United KingdomA South American Journey: Ahmed Dickinson Cárdenas (guitar), Bath Festival Orchestra / Peter Manning (conductor). Kings Place, London, 16.6.2022. (CC)
Teresa Carreño – Serenade for Strings
Leo Brouwer – Canciones Remotas
Villa-Lobos – Guitar Concerto, W501
Ginastera – Concerto for Strings, Op.33
Pre-concert event:
Villa-Lobos (arr. Harry Baker) – Bachianas brasileiras No.2 (excerpt)
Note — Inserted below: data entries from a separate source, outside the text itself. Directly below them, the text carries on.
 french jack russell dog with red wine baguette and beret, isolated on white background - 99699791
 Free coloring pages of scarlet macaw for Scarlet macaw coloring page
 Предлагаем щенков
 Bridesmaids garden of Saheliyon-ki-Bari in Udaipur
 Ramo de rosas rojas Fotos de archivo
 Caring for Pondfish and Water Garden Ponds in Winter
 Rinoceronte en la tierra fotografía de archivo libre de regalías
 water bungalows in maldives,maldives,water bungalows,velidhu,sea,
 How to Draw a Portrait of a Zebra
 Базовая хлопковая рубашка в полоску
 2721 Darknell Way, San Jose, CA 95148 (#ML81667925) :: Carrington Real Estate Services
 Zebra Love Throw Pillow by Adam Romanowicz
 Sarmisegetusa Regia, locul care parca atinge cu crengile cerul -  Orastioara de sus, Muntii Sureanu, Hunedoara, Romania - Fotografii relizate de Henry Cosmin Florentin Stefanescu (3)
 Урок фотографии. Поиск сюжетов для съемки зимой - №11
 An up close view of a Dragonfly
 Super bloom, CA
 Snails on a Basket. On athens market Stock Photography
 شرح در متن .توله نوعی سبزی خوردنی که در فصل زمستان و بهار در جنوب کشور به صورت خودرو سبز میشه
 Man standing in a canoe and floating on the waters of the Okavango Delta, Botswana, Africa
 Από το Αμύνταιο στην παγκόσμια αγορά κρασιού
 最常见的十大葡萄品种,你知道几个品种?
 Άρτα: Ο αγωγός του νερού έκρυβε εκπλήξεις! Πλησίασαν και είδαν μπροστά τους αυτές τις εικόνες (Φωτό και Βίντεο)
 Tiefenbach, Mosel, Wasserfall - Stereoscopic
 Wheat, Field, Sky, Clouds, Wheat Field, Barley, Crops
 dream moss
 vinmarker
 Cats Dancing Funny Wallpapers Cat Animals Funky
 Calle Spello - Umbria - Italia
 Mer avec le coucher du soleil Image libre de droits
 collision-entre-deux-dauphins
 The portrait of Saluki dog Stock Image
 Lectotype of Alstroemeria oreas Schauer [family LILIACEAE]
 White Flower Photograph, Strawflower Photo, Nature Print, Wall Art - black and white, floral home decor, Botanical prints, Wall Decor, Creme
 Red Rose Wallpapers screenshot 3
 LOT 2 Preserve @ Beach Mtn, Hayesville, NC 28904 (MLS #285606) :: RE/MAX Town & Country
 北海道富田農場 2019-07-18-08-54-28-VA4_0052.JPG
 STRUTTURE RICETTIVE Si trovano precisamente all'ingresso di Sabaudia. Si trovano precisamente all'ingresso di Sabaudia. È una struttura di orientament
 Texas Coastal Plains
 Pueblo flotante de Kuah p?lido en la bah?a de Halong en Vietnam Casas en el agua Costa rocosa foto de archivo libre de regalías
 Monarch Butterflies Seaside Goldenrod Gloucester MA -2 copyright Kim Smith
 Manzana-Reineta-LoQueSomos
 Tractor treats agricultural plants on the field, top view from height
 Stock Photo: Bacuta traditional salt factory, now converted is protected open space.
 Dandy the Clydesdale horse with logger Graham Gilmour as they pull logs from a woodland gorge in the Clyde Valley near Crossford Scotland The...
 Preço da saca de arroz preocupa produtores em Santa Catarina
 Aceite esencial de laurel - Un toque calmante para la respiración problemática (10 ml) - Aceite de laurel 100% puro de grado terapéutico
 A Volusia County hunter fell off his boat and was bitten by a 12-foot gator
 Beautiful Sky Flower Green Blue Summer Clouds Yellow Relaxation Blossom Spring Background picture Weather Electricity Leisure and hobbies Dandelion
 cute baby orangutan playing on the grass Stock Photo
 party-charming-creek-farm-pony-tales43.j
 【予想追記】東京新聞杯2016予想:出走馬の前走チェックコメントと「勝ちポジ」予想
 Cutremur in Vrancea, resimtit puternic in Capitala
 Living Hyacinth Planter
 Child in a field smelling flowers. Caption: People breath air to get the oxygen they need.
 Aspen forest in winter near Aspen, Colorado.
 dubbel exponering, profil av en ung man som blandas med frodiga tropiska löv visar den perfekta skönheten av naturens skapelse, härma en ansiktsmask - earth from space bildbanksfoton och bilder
Students from the Bobby Moore Academy
A fascinating journey across South America here, beginning with a Serenade for Strings by the Venezuelan pianist, soprano, conductor and composer María Teresa Gertrudis de Jesús Carreño García (1853-1917). As a pianist, Carreño was known as the ‘Valkyrie of the piano’; she also taught the composer Edward MacDowell. Her Serenade for Strings of 1895 is a lushly Romantic work, its lighter moments belying the fact it was composed in the middle of a divorce from Eugen d’Albert. The piece is cast in four movements. All credit to the Bath Festival Orchestra for keeping it together in some of the trickier writing; Peter Manning is clearly a fine conductor, his gestures clear and yet expressive. The Scherzo second movement perhaps felt a little held back, but the moments of a Venezuelan take on Mendelssohn’s A Midsummer Night’s Dream towards the end were delightful. The third movement begins with a cello solo, expertly played by Nina Kiva, balanced by a violin solo that closes the middle section (Maren Bosma). This is the epitome of Romantic, long-breathed expression, clearly enjoyed by the Bath players before the bracingly martial finale concluded matters: a little more attention to ensemble would have perhaps sealed the deal, but how inventive is Carreño’s writing here. A fabulous piece.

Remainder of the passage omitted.